Task objective :: Print the article on the Scalia School of Law word for word, from "The Scalia School: a" to "be invested in.".

Supplied passage ::
+ + + + +

Category Archives: Individual rights

The Scalia School: a Bastion of Conservative Thought

The Scalia School of Law at George Mason University has significant disadvantages in the scrabbling for prestige among American law schools. Founded in 1979, it’s a relatively young institution, which means graduates have had less time to accumulate wealth, donate, and leave bequests than their counterparts at older institutions have done. As a result, the school’s endowment is a negligible $4.4 million. Scalia also is part of a public institution that for many years treated it as a cash cow to be milked rather than an asset to be invested in.

Yet Scalia fares well in rankings of law school prestige — having made it into the Top 50 among 200 law schools every year over the past 18 years and having scored 41st in the most recent US News & World-Report ranking. In a 2015 ranking of scholarly impact based upon the number of law journal citations by its faculty, Scalia did even better: It scored 21st.

One reason that Scalia “punches above its weight,” suggests Dean Henry Butler, is the intellectual diversity of its faculty. “Conservatives and libertarians are under-valued in the academic marketplace,” he says. “That allows us to recruit a stronger faculty.”

Lawyers tend to be more liberal than the general population, and law school professors more liberal than practicing lawyers. A 2017 research working paper, “The Legal Academy’s Ideological Conformity” found that only 15% of law school professors are politically conservative compared to 35% for lawyers as a whole.

Scalia is a marked exception to the national norm. Of the 49 highest-ranked laws schools in the country, Scalia had the largest percentage of conservative professors, roughly 80%. Only two other law schools, Brigham Young University and Pepperdine, had majority-conservative faculties.

Not surprisingly, the conservative faculty of GMU’s law school, named after deceased conservative Supreme Court Justice Antonin Scalia, has made it a target of the left. A group called UnKoch My Campus used the Freedom of Information Act  to obtain emails and copies of gift agreements purporting to show undue influence by the conservative/libertarian Charles Koch Foundation and the conservative Federalist Society for Law and Public Policy over the appointment of faculty members and creation of programs. The allegations were repeated by the New York Times and Washington Post. GMU President Angel Cabrera has ordered an inquiry into the terms of the gifts, but he has described only two such deals as “problematic” and noted that both have expired.

UnKoch My Campus expressed shock — shock! — at evidence it uncovered showing that Dean Butler had communicated extensively with the wealthy conservative donors. Butler offers no apologies. As dean of the law school, he is the fund-raiser in chief, which makes him the schmoozer in chief. He is proud of the school’s success in funding programs that elevate its profile in the legal community.

+ + + + +

Information provided ::
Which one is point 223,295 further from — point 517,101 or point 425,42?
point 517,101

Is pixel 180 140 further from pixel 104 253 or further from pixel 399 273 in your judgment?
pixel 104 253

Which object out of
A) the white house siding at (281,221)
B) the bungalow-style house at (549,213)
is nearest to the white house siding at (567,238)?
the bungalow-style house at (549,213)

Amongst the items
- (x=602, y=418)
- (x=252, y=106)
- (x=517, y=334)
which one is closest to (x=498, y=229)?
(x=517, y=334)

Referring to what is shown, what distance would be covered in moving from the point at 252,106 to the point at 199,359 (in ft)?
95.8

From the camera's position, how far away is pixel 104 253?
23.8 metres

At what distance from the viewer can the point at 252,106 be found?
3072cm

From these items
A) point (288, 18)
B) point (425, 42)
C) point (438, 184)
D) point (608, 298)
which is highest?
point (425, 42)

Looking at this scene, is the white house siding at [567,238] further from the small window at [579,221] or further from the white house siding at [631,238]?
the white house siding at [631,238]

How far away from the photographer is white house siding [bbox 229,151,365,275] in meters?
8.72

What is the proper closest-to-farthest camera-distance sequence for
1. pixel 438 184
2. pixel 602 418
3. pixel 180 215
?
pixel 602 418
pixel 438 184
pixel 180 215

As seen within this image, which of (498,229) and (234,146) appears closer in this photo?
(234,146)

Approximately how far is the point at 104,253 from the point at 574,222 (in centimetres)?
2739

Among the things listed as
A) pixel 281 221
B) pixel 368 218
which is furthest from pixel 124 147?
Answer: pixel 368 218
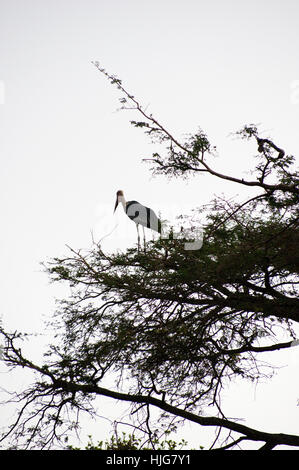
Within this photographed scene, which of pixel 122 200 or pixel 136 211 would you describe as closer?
pixel 136 211

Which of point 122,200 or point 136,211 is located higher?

+ + + + +

Result for this task ::
The Scalia School: a Bastion of Conservative Thought

The Scalia School of Law at George Mason University has significant disadvantages in the scrabbling for prestige among American law schools. Founded in 1979, it’s a relatively young institution, which means graduates have had less time to accumulate wealth, donate, and leave bequests than their counterparts at older institutions have done. As a result, the school’s endowment is a negligible $4.4 million. Scalia also is part of a public institution that for many years treated it as a cash cow to be milked rather than an asset to be invested in.